January is often a dumping ground where studios drop their less anticipated movies. Every now and then, one of these less heralded films breaks through to become a surprise success story. Last year, Blumhouse achieved breakout success with its doll-centric horror flick, M3GAN. Night Swim is the studio’s attempt to catch lightning in a bottle again with another PG-13 horror/thriller that preys on primal fears. Unfortunately, Night Swim doesn’t make much of a ripple, failing to venture beyond the shallow end in a middling horror film largely void of scares.  

Night Swim attempts to capitalize on the universal fear of drowning, tugging on every parent’s anxiety about unsupervised children by a pool. It’s a promising foundation for a horror flick, but Night Swim is unable to make the most of its concept. The movie was first conceived as a successful short film, and it becomes evident that the filmmakers are laboring to stretch that concentrated dosage of terror into a gripping full-length film.  

The first two thirds of the movie fall into a repetitive cycle: a family member goes into the murky water, sees vague and unexplainable sights, flails around on the verge of drowning, and then emerges from the water unsure about what they just experienced. These episodic scenes unfold in a start-and-stop fashion without establishing any sense of escalating tension from one encounter to the next. Eventually, the movie does begin to reveal a larger scope and find some traction, but it’s too little too late. Despite resulting in some of the better scares, these later revelations feel somewhat disconnected from the previously established narrative.  

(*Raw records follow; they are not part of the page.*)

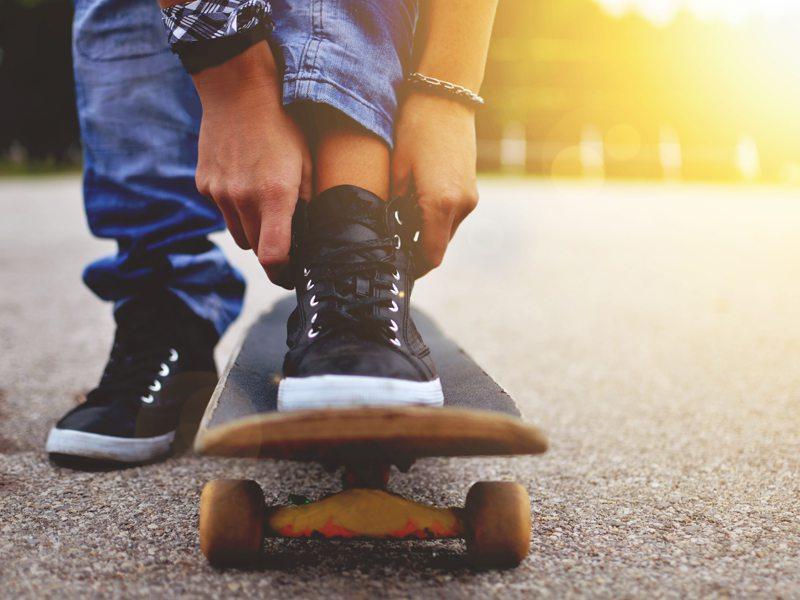 Enfant posant le pied sur son skateboard en colo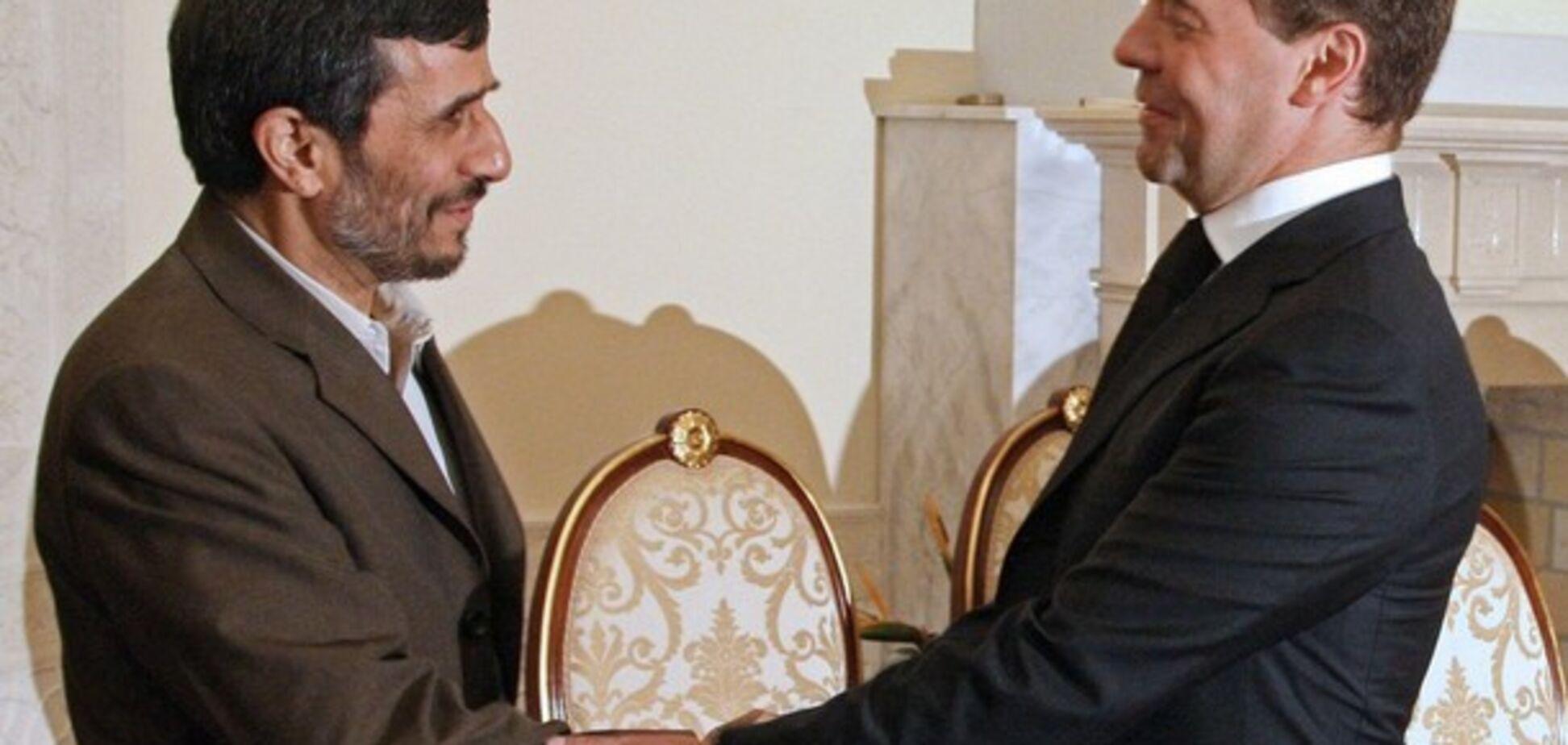 Вопрос в студию: А какой рост у Ахмадиненджада?
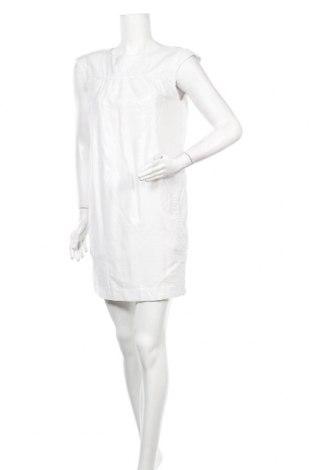 Рокля Selected Femme, Размер M, Цвят Бял, 65% вискоза, 35% полиестер, Цена 28,56лв.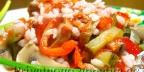 Салат из тунца и маринованного болгарского перца.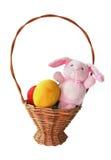Ovos de Easter pintados e um coelho em uma cesta Fotografia de Stock Royalty Free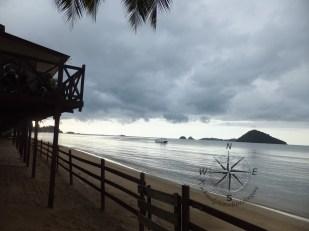 Seaside Travellers Inn Restaurant with Beach view overlooking Pulau Dinawan and Pulau Mantukud in Kinarut
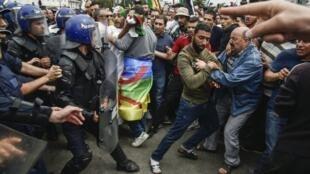 الشرطة تمنع المتظاهرين من وصول درج البريد المركزي في العاصمة الجزائرية، 24 مايو/أيار 2019.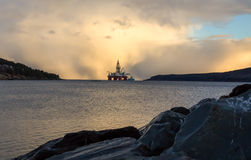 Plataforma petrolífera a pouca distância do mar Fotos de Stock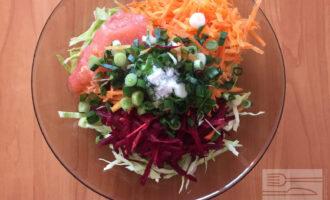 Шаг 5: Смешайте все овощи и добавьте соль по вкусу.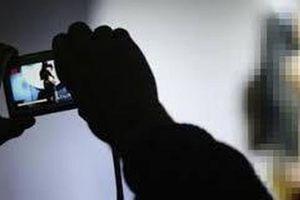 Người phụ nữ dùng clip 'nóng' tống tiền nhân tình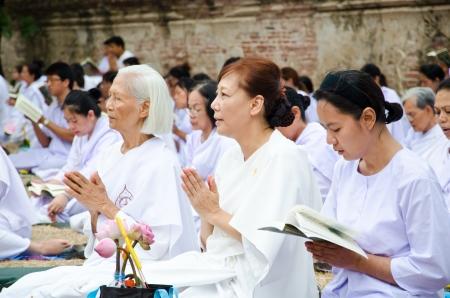 klerus: Ayutthaya, Thailand-JUN 24: Klerus und buddhistischen religi�sen Praktiken der Buddhisten in Visakha Bucha Tag zu zeigen, Respekt und Vertrauen, den 24. Juni 2013 um Ayutthaya, Thailand Editorial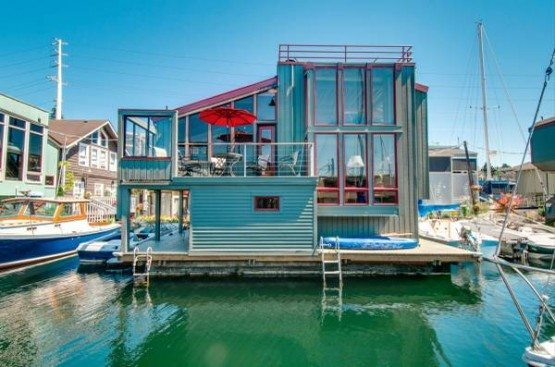 Hamlin St houseboat_facade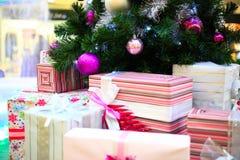 Κλείστε επάνω του διακοσμημένων χριστουγεννιάτικου δέντρου και των κιβωτίων Στοκ φωτογραφία με δικαίωμα ελεύθερης χρήσης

Perhaps the biggest issue with Night Swim is that it is just not very frightening. The PG-13 rating means that some of the “shock value” horror tropes are absent. On the positive side, the more restrained and relatively mild horror elements allow the story to be more accessible to audiences outside of the horror genre. I appreciate that the film avoided reducing itself to a desensitizing bloodbath.  

Yet the horror elements the film does offer are not all that scary. Night Swim fails to convey the suffocating anxiety of drowning. The viewer never feels much danger or unease, and the visual horror elements often feel hokey instead of terrifying. I was always keenly aware that I was watching a horror movie play out rather than being pulled into the edge-of-your-seat, breathless action.  

The film arguably works better as a family drama than as a horror movie. Unlike some horror stories, the film doesn’t introduce paper-thin characters as mere fodder for the carnage. Instead, it centers on the experiences of a single family. The characters are well-developed and believable as an imperfect but loving family. I cared about each of them, even if I didn’t always find the unfolding drama compelling. 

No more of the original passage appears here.